The way some countries have handled the pandemic has been better than others. We have seen some countries handle the pandemic in a very business-oriented way and that has helped the technology companies. However, we have seen other countries that have unfortunately completely mishandled the pandemic in a business sense, which actually affected all businesses, technology and non-technology. Given that our investments are in a number of countries, we have seen the fate of companies derived from the way their government has handled the pandemic.

Project yourself three years’ time, how do you see yourself personally?

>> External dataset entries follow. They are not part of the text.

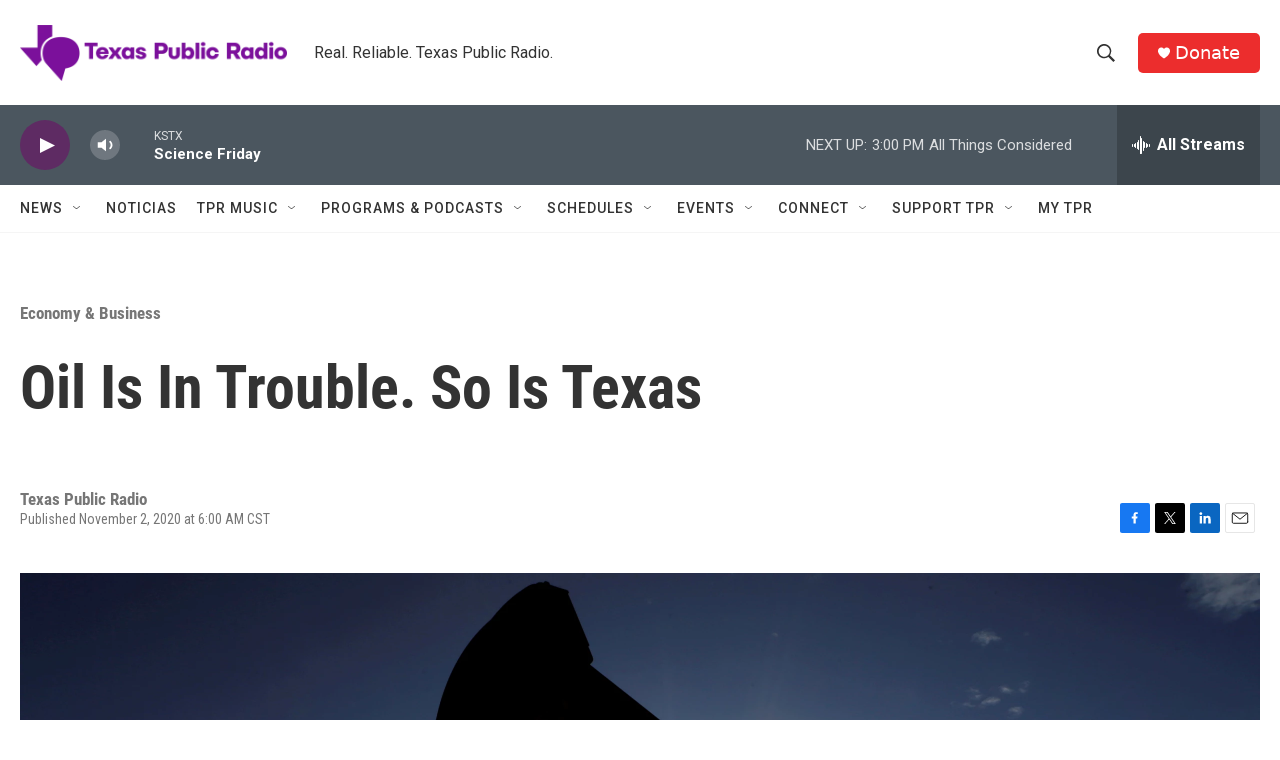

--- FILE ---
content_type: text/html; charset=utf-8
request_url: https://www.google.com/recaptcha/api2/aframe
body_size: 266
content:
<!DOCTYPE HTML><html><head><meta http-equiv="content-type" content="text/html; charset=UTF-8"></head><body><script nonce="A863AeQm2gALu1Fqrm9F7A">/** Anti-fraud and anti-abuse applications only. See google.com/recaptcha */ try{var clients={'sodar':'https://pagead2.googlesyndication.com/pagead/sodar?'};window.addEventListener("message",function(a){try{if(a.source===window.parent){var b=JSON.parse(a.data);var c=clients[b['id']];if(c){var d=document.createElement('img');d.src=c+b['params']+'&rc='+(localStorage.getItem("rc::a")?sessionStorage.getItem("rc::b"):"");window.document.body.appendChild(d);sessionStorage.setItem("rc::e",parseInt(sessionStorage.getItem("rc::e")||0)+1);localStorage.setItem("rc::h",'1768595127813');}}}catch(b){}});window.parent.postMessage("_grecaptcha_ready", "*");}catch(b){}</script></body></html>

Three years ago, when we last spoke, I had just started my new venture around mid 2017. In the last three years, we have made a number of investments and we have been involved in a number of exits. The company that I manage myself was a very small, two-person business and now it is a company that employs several hundred people in several countries. Now, that comes with a lot of challenges and a lot of hardships so I am working very hard. In the next two years, God willing, the company I am managing will hopefully be bigger and better and we will see more investments and be involved in more and bigger exits. I have also been involved over the last three years in a number of government or supportive roles. I was a board member of the Kuwait SME Fund. I am the current Vice President of the Kuwait Olympic Committee. Both positions were given to me by the late Emir who asked me to assist with certain aspects. It is a very different experience. I am extremely busy, which comes at the expense of my wife or my kids. So, it just gets more and more difficult and challenging. But it is something that I enjoy doing. And I have faith that hopefully, whatever I am doing right now and all the hardship will pay off moving forward.

What are the challenges left that you want to resolve? What keeps you up at night?

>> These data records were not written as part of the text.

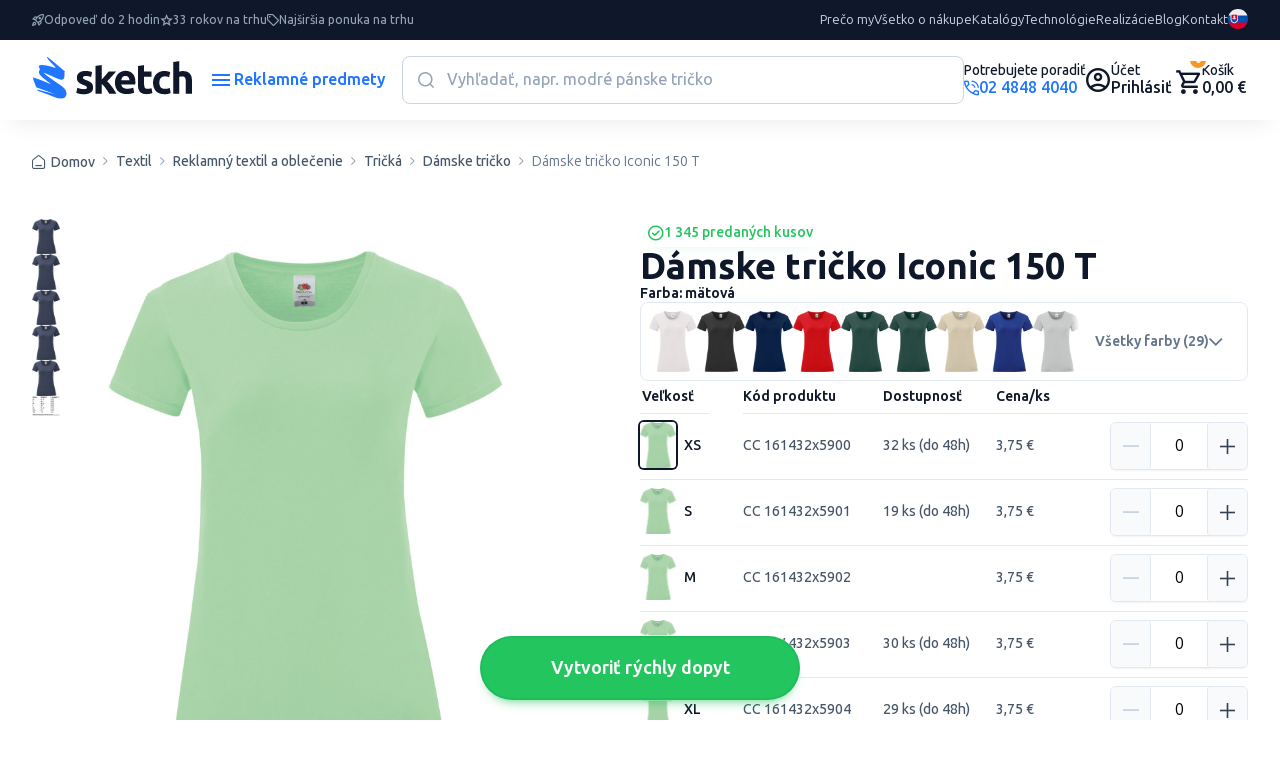

--- FILE ---
content_type: image/svg+xml
request_url: https://www.reklamnepredmetysketch.sk/img/icon/print.svg
body_size: 1272
content:
<svg width="38" height="40" viewBox="0 0 38 40" fill="none" xmlns="http://www.w3.org/2000/svg">
<path d="M32 0H5.33333C2.38781 0 0 2.38781 0 5.33333V34.6667C0 37.6122 2.38781 40 5.33333 40H32C34.9455 40 37.3333 37.6122 37.3333 34.6667V5.33333C37.3333 2.38781 34.9455 0 32 0Z" fill="#CCE0FF"/>
<path d="M28.6666 17.9439C28.4141 17.7067 28.0791 17.5771 27.7327 17.5826C27.3862 17.588 27.0555 17.7282 26.8106 17.9732L21.0613 23.7239C20.8113 23.9739 20.6709 24.313 20.6709 24.6666C20.6709 25.0201 20.8113 25.3592 21.0613 25.6092L34.6919 39.2439C35.4933 38.7777 36.1587 38.1099 36.6221 37.3069C37.0854 36.5039 37.3306 35.5937 37.3333 34.6666V26.0892L28.6666 17.9439Z" fill="#1A5ECC"/>
<path d="M22.6666 17.3335C24.8758 17.3335 26.6666 15.5426 26.6666 13.3335C26.6666 11.1244 24.8758 9.3335 22.6666 9.3335C20.4575 9.3335 18.6666 11.1244 18.6666 13.3335C18.6666 15.5426 20.4575 17.3335 22.6666 17.3335Z" fill="#2176FF"/>
<path d="M15.6093 16.3906C15.3546 16.1497 15.0173 16.0155 14.6667 16.0155C14.3161 16.0155 13.9787 16.1497 13.724 16.3906L0 30.1146V34.6666C0 36.0811 0.561903 37.4377 1.5621 38.4379C2.56229 39.4381 3.91885 40 5.33333 40H32C32.9271 39.9973 33.8373 39.7521 34.6403 39.2887C35.4433 38.8254 36.1111 38.16 36.5773 37.3586L15.6093 16.3906Z" fill="#2176FF"/>
</svg>
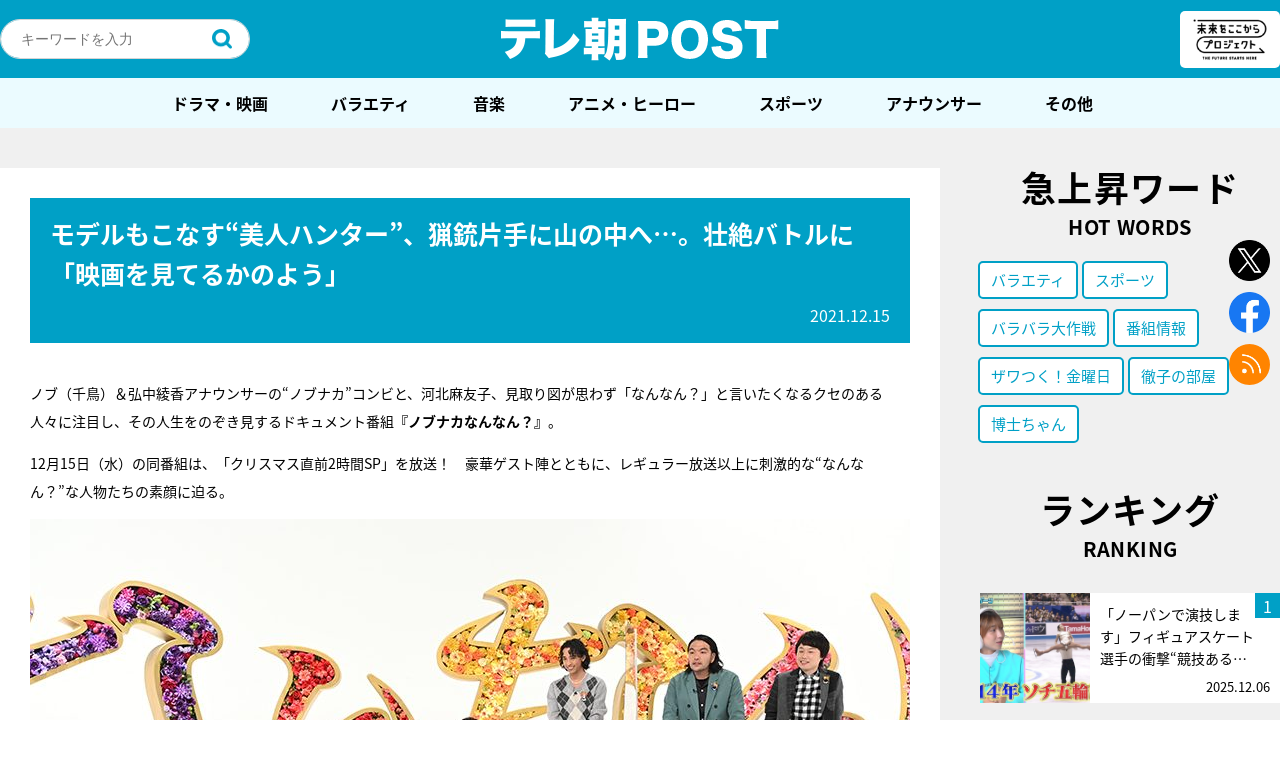

--- FILE ---
content_type: text/html; charset=utf-8
request_url: https://www.google.com/recaptcha/api2/aframe
body_size: 263
content:
<!DOCTYPE HTML><html><head><meta http-equiv="content-type" content="text/html; charset=UTF-8"></head><body><script nonce="i_s15Pe-wxFyo-s6mkl75g">/** Anti-fraud and anti-abuse applications only. See google.com/recaptcha */ try{var clients={'sodar':'https://pagead2.googlesyndication.com/pagead/sodar?'};window.addEventListener("message",function(a){try{if(a.source===window.parent){var b=JSON.parse(a.data);var c=clients[b['id']];if(c){var d=document.createElement('img');d.src=c+b['params']+'&rc='+(localStorage.getItem("rc::a")?sessionStorage.getItem("rc::b"):"");window.document.body.appendChild(d);sessionStorage.setItem("rc::e",parseInt(sessionStorage.getItem("rc::e")||0)+1);localStorage.setItem("rc::h",'1765176391134');}}}catch(b){}});window.parent.postMessage("_grecaptcha_ready", "*");}catch(b){}</script></body></html>

--- FILE ---
content_type: application/javascript; charset=utf-8
request_url: https://fundingchoicesmessages.google.com/f/AGSKWxVJEMgWD7XOfW3cikwyVGz4muunJFqb_wZcys4EgkbnbxgqhCP-UErc8Rzj2ZZrCfxx1yoZALIEZGOQGAp3cdRWTpOPE0kiJH6ZA5uwi_Zkaq_1iGIvqaT37h0gThdSQ9I69sYzl10PrmiMBg4lRXw5BOV_fe2Mzd83u2y7XLf60e7dksLamITLs1Pr/_/i_ads._ads.js._adhoriz.?vmAdID=/sponsored_link.
body_size: -1289
content:
window['25595929-d883-4c4b-ad92-78dae02dd91a'] = true;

After I exited my last company, I wanted to be known as someone who had had more than just one success. What I am trying to do right now is build a company that hopefully, God willing, can go public one day. I would love to be part of that club. Moving forward, of course, that by itself is a big challenge, a big dream and that puts a lot of strain and pressure on you emotionally and in every single way. However, we can all do our best as people to strive and leave the rest to God. I have lived most of my life in Western Europe. So, I get to see how people or the media sometimes perceive people like us. If I am able to be a good ambassador for my country, my religion, that will hopefully change the way people look at us. People look at religion and do not understand it properly. Unfortunately, there are a lot of things you see out there in the media that are completely false. So, I thought the best thing to do is not to shout or scream, rather the best thing to do would be to show them by action. Actions speak louder than words.

What are some of your short-term projects?

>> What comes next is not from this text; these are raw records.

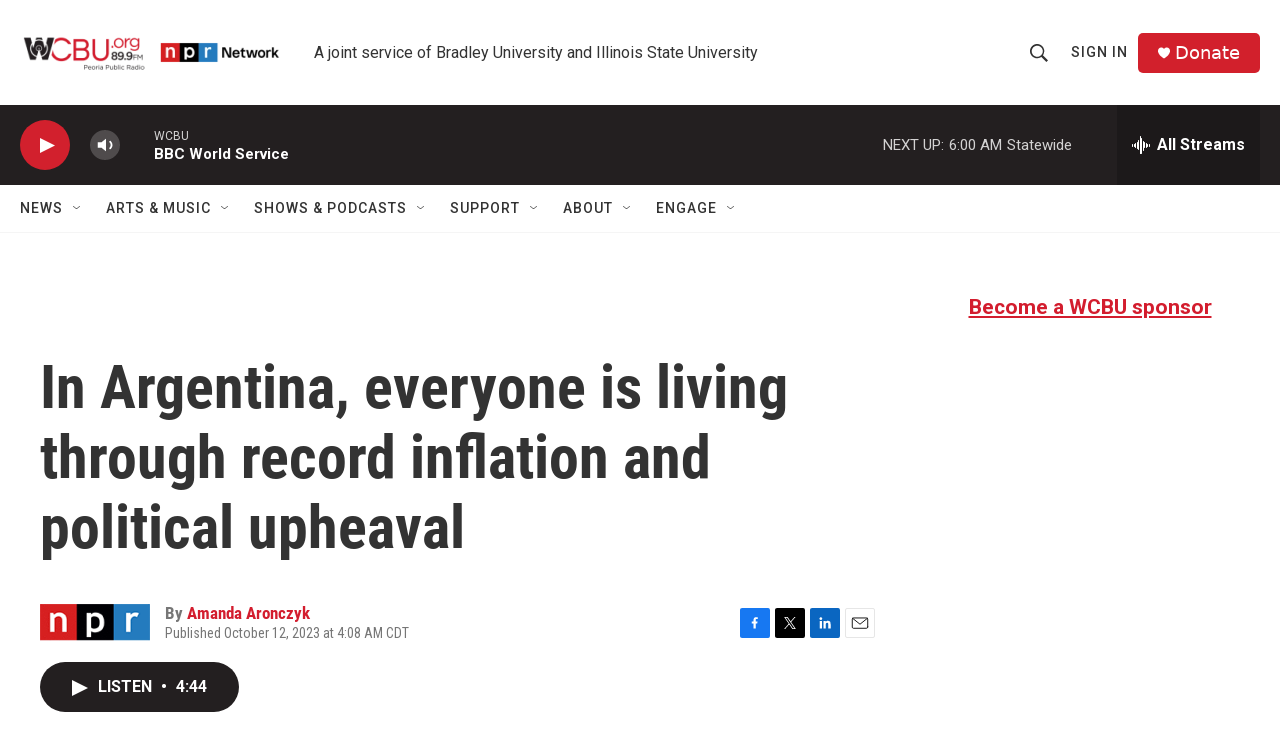

--- FILE ---
content_type: text/html; charset=utf-8
request_url: https://www.google.com/recaptcha/api2/aframe
body_size: 267
content:
<!DOCTYPE HTML><html><head><meta http-equiv="content-type" content="text/html; charset=UTF-8"></head><body><script nonce="W9gT6K9yiLdqZlcjBbQL8Q">/** Anti-fraud and anti-abuse applications only. See google.com/recaptcha */ try{var clients={'sodar':'https://pagead2.googlesyndication.com/pagead/sodar?'};window.addEventListener("message",function(a){try{if(a.source===window.parent){var b=JSON.parse(a.data);var c=clients[b['id']];if(c){var d=document.createElement('img');d.src=c+b['params']+'&rc='+(localStorage.getItem("rc::a")?sessionStorage.getItem("rc::b"):"");window.document.body.appendChild(d);sessionStorage.setItem("rc::e",parseInt(sessionStorage.getItem("rc::e")||0)+1);localStorage.setItem("rc::h",'1761977948510');}}}catch(b){}});window.parent.postMessage("_grecaptcha_ready", "*");}catch(b){}</script></body></html>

For the next thing, we are going to be reviewing a number of opportunities right now for us to invest. We have a separate team in the investment side that reviews companies on a weekly basis. Our short-term strategy is to make three, four or five investments a year in technology companies and we are focused on a more mature level now. We started off in more earlier companies. So, in the short term, we will probably make another couple of investments. Due to Coronavirus, a lot of changes have happened in the ecosystem. So, we also have to get our hands down in how to structure and accommodate with the changing environment that has happened. Corona has changed a lot of things and the way people do business. Concerning the company that I manage, JustClean, we are trying to disrupt the laundry space. I feel very, very passionately about this company and I am working very hard every day to try to build a company that could go on and continue even beyond me being there or not.